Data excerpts
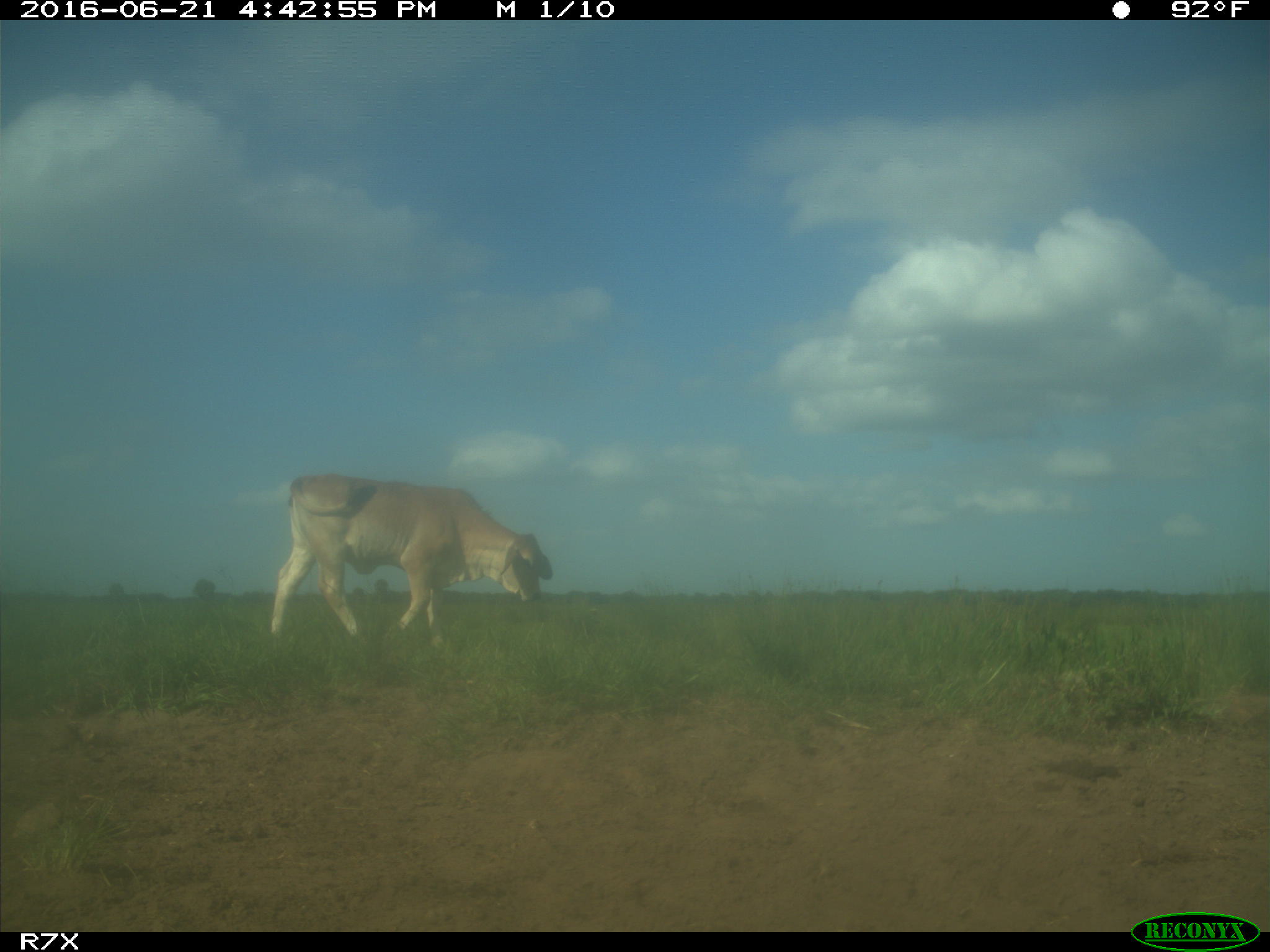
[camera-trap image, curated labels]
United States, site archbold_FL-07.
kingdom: Animalia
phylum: Chordata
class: Mammalia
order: Artiodactyla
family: Bovidae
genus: Bos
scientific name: Bos taurus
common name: domestic cow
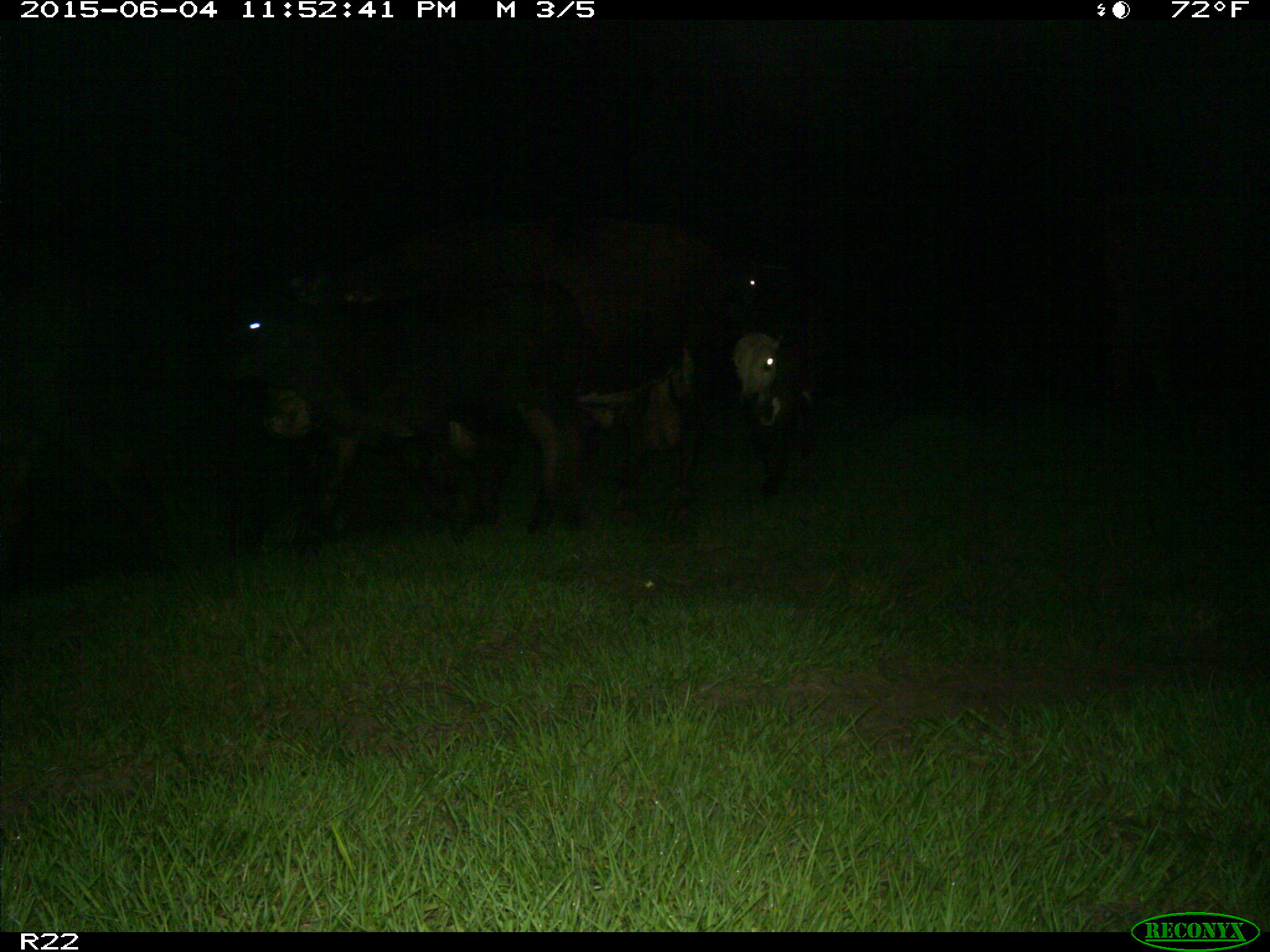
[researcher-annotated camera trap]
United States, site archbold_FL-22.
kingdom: Animalia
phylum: Chordata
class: Mammalia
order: Artiodactyla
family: Bovidae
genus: Bos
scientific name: Bos taurus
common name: domestic cow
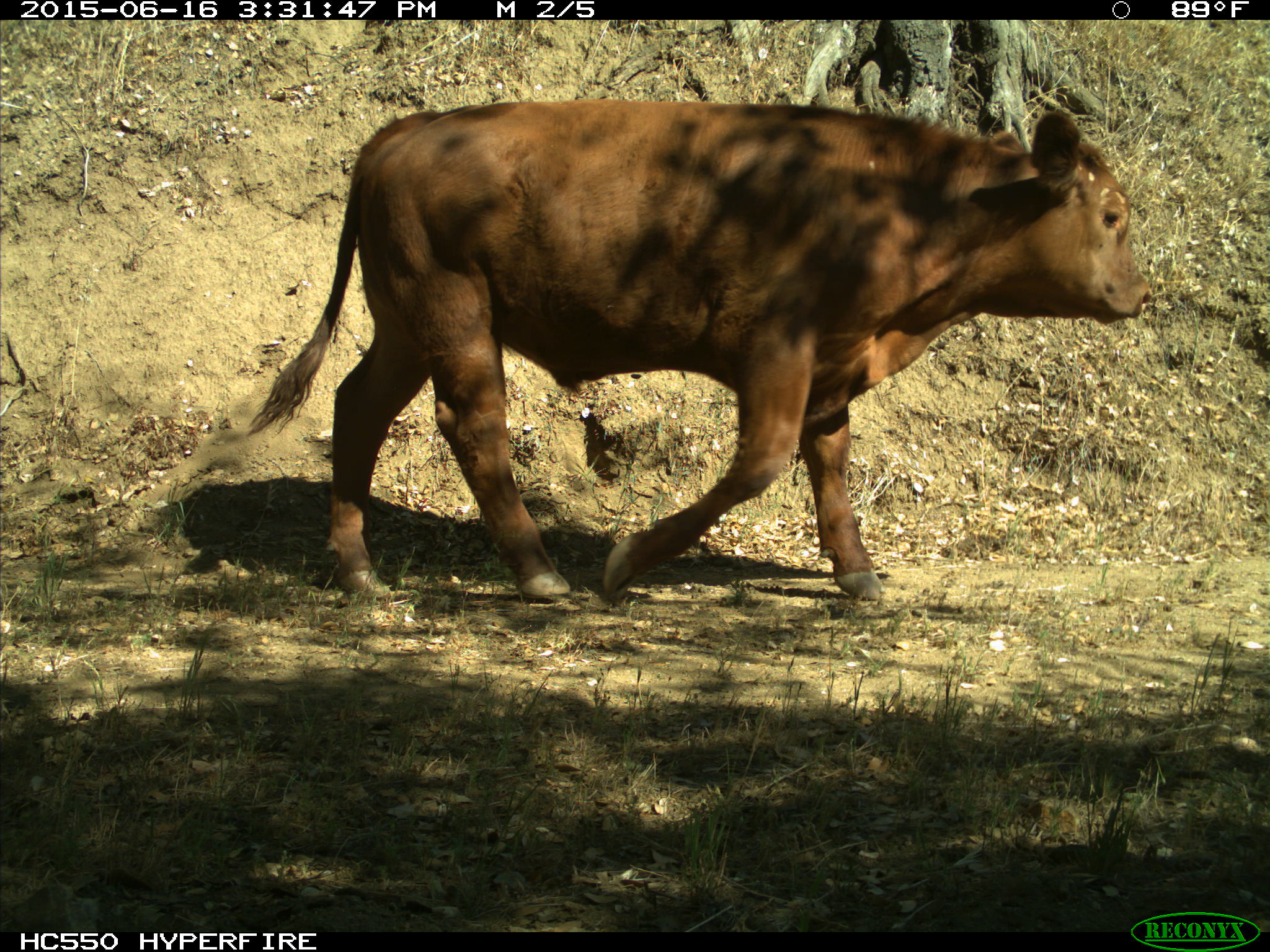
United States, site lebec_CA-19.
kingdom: Animalia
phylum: Chordata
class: Mammalia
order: Artiodactyla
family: Bovidae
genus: Bos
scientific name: Bos taurus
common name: domestic cow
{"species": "Bos taurus (domestic cow)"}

*Action item:*
Reproduce every line in the records above that contains the word "camera".

*Finished exercise:*
[camera-trap image, curated labels]
[researcher-annotated camera trap]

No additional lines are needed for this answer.